The commute to work is REALLY fucking me over, I've never been so closely surrounded by so many fucking morons. Whether it's students moaning on and on about their course work, or the 14 year old girl sat in front of me the other day, telling her friend on the phone that she'd got a 'lovebite' that lunch-time and didn't know how to hide it from her parents, EVERYONE on that bus is a complete prick.

Today I had the pleasure of sitting next to some fuckwit who insisted on having a conversation across me. Shit continued to spill from her mouth for a good ten minutes before the conversation dried out and she decided to listen to some music. Hhe went into her bag and pulled out a Panasonic discman...

"Oh my god! What is that?!" said Idiot A.
"It's a discman" replied Idiot B.
"For Cd's?! don't you have an ipod?"
"Yeah, but you know, I just like retro stuff..."


The coolness attached to retro things is something that really fucks me off. The marketing guy that made that word up is an absolute genius. 'I've got all this old shit that no-one wants... how can I sell it? I know! I'll call it Retro or Vintage!' BOOM, millionaire. By selling people old, crappy shit you can make a fortune. Brighton City Centre is full of shops selling old worn out shoes, jeans with holes in and coats that smell like dead people. WHY WOULD YOU BUY THIS?!

The thing is, that isn't the worst of it. Everyone likes what they like. If you want to buy a coat that somebody died in, go nuts. But it's when people get into the retro lifestyle so much that it actually makes there life harder that I have to wonder what the fuck is going on in their head. IE, the cunt on the bus.

First off, a discman not 'Retro' it is a piece of obsolete technology. It died out because it DIDN'T WORK. Who really wants a 'portable' music player that skips every time you move it? And who wants to lug about a stack of Cd's?! By choosing to listen to music on a discman because you think it looks cool, you are choosing to listen to your music in short 2 second bursts between skips. If for some fucking retarded reason you really don't want an ipod, get a walkman or even a mini-disc player... ANYTHING, but a shit discman.

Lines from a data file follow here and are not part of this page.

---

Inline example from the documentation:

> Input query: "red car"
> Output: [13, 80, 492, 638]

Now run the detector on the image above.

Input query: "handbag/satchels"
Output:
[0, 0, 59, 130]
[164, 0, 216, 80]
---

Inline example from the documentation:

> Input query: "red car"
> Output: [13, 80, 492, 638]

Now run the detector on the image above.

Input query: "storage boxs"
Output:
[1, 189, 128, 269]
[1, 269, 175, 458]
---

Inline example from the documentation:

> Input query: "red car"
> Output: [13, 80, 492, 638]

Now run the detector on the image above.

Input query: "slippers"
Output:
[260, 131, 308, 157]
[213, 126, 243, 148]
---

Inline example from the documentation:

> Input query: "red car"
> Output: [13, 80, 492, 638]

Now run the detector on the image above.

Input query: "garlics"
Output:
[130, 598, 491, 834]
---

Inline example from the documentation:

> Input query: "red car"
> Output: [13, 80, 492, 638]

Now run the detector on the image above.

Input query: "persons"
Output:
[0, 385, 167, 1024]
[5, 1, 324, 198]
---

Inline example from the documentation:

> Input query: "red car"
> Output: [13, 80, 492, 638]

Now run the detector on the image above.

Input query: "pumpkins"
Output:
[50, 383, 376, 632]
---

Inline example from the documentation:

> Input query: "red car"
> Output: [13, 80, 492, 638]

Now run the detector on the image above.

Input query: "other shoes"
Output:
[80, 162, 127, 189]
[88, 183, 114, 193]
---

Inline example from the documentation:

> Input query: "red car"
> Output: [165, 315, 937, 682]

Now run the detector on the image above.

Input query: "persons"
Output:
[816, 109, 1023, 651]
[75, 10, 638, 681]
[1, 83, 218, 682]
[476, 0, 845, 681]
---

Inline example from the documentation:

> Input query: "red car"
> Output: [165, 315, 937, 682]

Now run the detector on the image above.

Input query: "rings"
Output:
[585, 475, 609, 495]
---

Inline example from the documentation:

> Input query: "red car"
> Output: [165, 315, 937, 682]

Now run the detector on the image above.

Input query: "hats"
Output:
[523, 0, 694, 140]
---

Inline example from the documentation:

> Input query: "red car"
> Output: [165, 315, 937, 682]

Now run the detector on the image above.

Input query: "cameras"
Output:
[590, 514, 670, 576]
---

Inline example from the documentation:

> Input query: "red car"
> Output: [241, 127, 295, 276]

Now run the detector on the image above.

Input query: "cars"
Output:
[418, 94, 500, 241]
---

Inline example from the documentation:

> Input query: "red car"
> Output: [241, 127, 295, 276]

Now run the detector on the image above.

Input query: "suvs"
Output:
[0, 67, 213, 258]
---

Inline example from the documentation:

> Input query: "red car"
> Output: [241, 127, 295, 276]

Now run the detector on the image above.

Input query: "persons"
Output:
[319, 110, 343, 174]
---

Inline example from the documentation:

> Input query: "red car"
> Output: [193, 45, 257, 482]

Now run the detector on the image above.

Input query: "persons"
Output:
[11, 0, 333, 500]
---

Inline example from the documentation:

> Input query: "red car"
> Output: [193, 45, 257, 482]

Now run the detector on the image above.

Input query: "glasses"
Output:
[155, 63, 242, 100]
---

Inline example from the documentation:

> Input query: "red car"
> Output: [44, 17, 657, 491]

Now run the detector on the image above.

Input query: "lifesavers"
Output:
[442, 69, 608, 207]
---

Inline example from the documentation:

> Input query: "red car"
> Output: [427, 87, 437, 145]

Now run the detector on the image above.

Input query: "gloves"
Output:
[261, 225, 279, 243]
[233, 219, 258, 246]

Fuck it, go REALLY retro, don't listen to music and read a book, you fucking prick.

Another example is a girl I saw while walking to work a couple of years ago. She struggling to ride up the hill from Josephs Well into Hyde Park, she was riding on the road and there was a queue of traffic stuck behind her. As she got closer I noticed she had a sort of '50's rockabilly' thing going on. Fine, whatever. But when she went coughing and spluttering past, I noticed she was actually riding a rusty 1950's bike. WHAT IS THE FUCKING POINT?!

They make bikes with gears now, this is to make your life easier so you can get up fucking hills without having a fucking heart attack, YOU FUCKING IDIOT. Also, you're obviously going to uni, I can tell because you have a stack of text books in a basket on the front of the bike that are now getting rained on. Put them in a fucking backpack! You might not look as 'cool' and 'retro' as you'd like, but by accepting modern day improvements on life you would get to uni quicker, your books would be dry, the people stuck behind you wouldn't be beeping and you wouldn't be dripping in sweat, YOU FUCKING RETARD.

Pretty much everything old you can think of has been updated, improved and modernised. It's 2011, it's officially the future. Fucking grow up.